Smaller and smaller, that’s the way it goes in the world of system-on-chip (SoC) manufacturing. SoC’s are basically the brains of your mobile device – it contains the processor, graphics chip, and other elements that make your smartphone go. So the smaller it is, the more space it saves and theoretically, the less power it consumes. Korean gadget giant Samsung is now able to mass produce SoC’s based on a 10 nanometer FinFET process, and that’s a big thing.
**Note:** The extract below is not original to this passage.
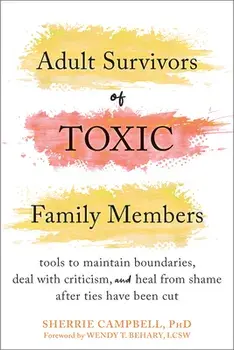 Adult Survivors of Toxic Family Members. Tools to Maintain Boundaries, Deal with Criticism, and Heal from Shame After Ties Have Been Cut, Paperback/Sherrie Campbell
When chips get smaller, things get ultimately better for consumers. Smaller chips mean either more room for other hardware and features on the main board, or just smaller and thinner devices. Smaller chips also mean better power usage (in theory), and you know how everybody is concerned about battery life and quick charging these days.
This is probably why Qualcomm has turned to Samsung to be the sole manufacturer of their next flagship SoC, the Snapdragon 830, and Samsung will manufacture the said chip based on the 10nm FinFET technology. The deal reportedly includes an agreement that Samsung will use the SD830 in half of the total units of the Samsung Galaxy S8 (or whatever the next flagship smartphone will be called) launching in 2017.
Now more than ever, Samsung knows it will need to make a great and trouble-free device for Q1 of 2017 (when they usually launch a new flagship smartphone) because of the damage that was done to their image and finances by the embattled Samsung Galaxy Note 7. The Korean giant has since stopped the sale and manufacturing of the phablet.